| EXTRACTED MATERIAL |
■ ■ ■ ■ ■ ■ ■

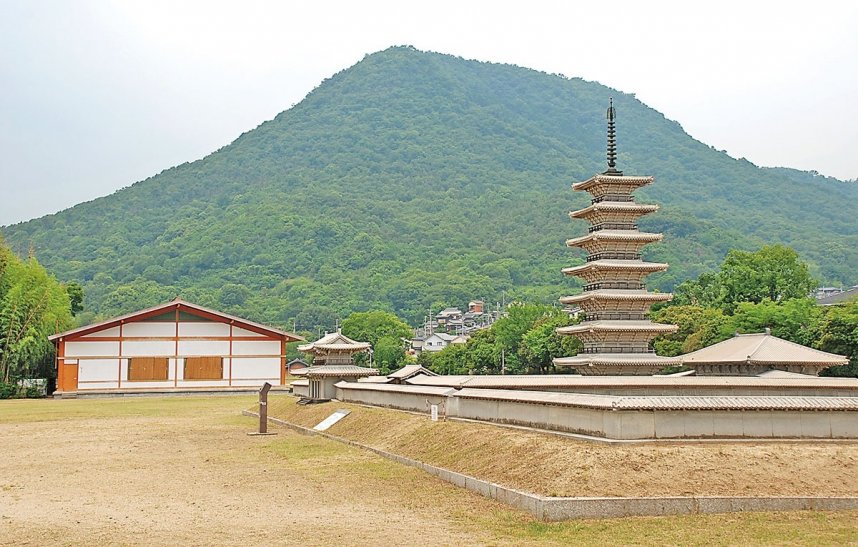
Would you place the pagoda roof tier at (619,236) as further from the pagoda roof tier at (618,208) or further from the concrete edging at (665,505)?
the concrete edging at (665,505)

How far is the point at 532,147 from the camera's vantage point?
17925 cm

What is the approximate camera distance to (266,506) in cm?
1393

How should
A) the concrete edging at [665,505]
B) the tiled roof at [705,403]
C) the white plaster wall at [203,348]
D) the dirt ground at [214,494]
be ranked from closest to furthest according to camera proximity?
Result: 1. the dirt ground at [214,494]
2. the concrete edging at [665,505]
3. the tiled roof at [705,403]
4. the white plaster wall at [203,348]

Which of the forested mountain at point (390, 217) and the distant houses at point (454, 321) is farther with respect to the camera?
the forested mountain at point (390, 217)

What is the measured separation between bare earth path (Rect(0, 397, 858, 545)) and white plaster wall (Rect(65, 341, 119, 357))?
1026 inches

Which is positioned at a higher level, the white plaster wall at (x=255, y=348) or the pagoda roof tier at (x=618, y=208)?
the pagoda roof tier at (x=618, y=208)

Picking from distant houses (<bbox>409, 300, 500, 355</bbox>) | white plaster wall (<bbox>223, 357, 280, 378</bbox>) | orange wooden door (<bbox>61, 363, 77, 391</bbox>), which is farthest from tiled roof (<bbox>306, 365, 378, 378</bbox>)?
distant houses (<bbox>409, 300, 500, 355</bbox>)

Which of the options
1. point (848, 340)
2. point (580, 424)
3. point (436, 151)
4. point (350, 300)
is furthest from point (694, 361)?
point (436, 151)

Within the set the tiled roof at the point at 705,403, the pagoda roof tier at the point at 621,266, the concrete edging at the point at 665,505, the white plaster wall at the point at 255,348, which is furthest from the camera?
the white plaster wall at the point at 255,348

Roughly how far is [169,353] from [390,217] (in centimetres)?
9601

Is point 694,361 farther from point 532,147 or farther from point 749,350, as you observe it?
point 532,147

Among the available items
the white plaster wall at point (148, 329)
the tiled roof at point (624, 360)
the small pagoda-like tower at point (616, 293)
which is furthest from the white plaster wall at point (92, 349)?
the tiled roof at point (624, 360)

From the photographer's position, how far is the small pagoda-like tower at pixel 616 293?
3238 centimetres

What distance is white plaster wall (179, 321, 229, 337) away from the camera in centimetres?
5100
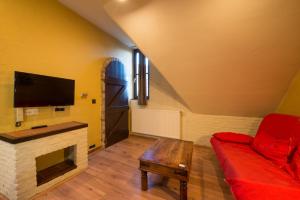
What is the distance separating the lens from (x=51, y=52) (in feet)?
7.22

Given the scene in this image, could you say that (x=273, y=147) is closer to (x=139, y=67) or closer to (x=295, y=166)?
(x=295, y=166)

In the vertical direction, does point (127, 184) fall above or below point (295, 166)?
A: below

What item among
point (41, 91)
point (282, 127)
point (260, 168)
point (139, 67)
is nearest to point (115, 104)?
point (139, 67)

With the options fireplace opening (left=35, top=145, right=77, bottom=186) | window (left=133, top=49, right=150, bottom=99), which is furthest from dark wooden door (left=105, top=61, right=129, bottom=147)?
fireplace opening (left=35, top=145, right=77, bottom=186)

■ ■ ■ ■ ■ ■ ■

| REQUIREMENTS |
Can you reproduce, word for word, every line of the records from the one containing "What item among" through the very end of the records above?

| RESULT BELOW |
What item among
point (41, 91)
point (282, 127)
point (260, 168)
point (139, 67)
is nearest to point (115, 104)?
point (139, 67)

With the options fireplace opening (left=35, top=145, right=77, bottom=186) | window (left=133, top=49, right=150, bottom=99), which is furthest from dark wooden door (left=105, top=61, right=129, bottom=147)?
fireplace opening (left=35, top=145, right=77, bottom=186)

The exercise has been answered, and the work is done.